Our Blog

Ongoing observations by End Point people

MongoDB and OpenStack - OSI Days 2014, India

By Selvakumar Arumugam · Wednesday, November 19, 2014

Tags: big-data, cloud, conference, mongodb, open-source

The 11th edition of Open Source India, 2014 was held at Bengaluru, India. The two day conference was filled with three parallel tech talks and workshops which was spread across various Open Source technologies.


In-depth look at Architecting and Building solutions using MongoDB

Aveekshith Bushan & Ranga Sarvabhouman from MongoDB started off the session with a comparison of the hardware cost involved with storage systems in earlier and recent days. In earlier days, the cost of storage hardware was very expensive, so the approach was to filter the data to reduce the size before storing into the database. So we were able to generate results from filtered data and we didn’t have option to process the source data. After the storage became cheap, we can now store the raw data and then we do all our filter/processing and then distribute it.

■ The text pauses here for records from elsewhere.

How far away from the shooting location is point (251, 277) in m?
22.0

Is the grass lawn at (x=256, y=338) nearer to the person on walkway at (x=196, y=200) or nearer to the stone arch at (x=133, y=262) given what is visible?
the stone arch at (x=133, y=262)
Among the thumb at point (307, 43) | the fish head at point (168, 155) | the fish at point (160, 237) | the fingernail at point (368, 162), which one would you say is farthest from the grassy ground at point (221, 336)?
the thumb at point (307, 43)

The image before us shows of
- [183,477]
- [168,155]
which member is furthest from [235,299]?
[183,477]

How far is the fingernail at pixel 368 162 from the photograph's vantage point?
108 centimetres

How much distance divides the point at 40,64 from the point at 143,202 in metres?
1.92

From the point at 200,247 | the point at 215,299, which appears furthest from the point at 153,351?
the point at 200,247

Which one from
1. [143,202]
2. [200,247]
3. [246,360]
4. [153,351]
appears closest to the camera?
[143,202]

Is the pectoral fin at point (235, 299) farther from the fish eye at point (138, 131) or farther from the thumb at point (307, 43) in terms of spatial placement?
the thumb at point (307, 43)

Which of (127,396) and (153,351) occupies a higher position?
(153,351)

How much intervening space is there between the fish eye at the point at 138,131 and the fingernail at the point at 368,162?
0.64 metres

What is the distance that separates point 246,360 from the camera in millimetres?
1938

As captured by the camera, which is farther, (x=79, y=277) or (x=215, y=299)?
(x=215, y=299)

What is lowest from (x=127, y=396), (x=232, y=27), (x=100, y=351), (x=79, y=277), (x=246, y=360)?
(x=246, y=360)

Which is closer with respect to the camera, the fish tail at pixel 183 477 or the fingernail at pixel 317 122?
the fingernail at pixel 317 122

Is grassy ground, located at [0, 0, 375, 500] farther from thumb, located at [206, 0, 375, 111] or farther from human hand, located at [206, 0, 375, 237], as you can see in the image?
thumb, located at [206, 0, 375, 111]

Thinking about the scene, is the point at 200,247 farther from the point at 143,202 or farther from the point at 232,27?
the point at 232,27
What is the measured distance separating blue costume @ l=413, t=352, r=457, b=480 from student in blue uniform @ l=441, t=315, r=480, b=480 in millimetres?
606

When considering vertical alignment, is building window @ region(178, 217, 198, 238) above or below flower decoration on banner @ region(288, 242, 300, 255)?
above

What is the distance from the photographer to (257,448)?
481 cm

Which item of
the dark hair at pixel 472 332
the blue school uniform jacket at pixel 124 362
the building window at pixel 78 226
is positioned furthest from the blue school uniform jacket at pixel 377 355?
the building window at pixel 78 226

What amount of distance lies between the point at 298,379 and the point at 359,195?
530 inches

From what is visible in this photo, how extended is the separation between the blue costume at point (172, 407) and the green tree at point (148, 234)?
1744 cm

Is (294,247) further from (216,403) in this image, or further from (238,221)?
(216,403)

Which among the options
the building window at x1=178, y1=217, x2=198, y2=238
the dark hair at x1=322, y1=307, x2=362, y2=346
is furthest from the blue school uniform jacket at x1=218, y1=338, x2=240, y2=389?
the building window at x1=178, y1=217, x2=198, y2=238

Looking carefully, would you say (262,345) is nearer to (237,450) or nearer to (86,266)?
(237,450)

        Filter -> Store -> Distribute


        Store -> Filter -> Distribute

Here we are storing huge amount of data, so we need a processing system to handle and analyse the data in efficient manner. In current world, the data is growing like anything and 3Vs are phenomenal of growing (Big)Data. We need to handle the huge Volume of Variety of data in a Velocity. MongoDB follows certain things to satisfy the current requirement.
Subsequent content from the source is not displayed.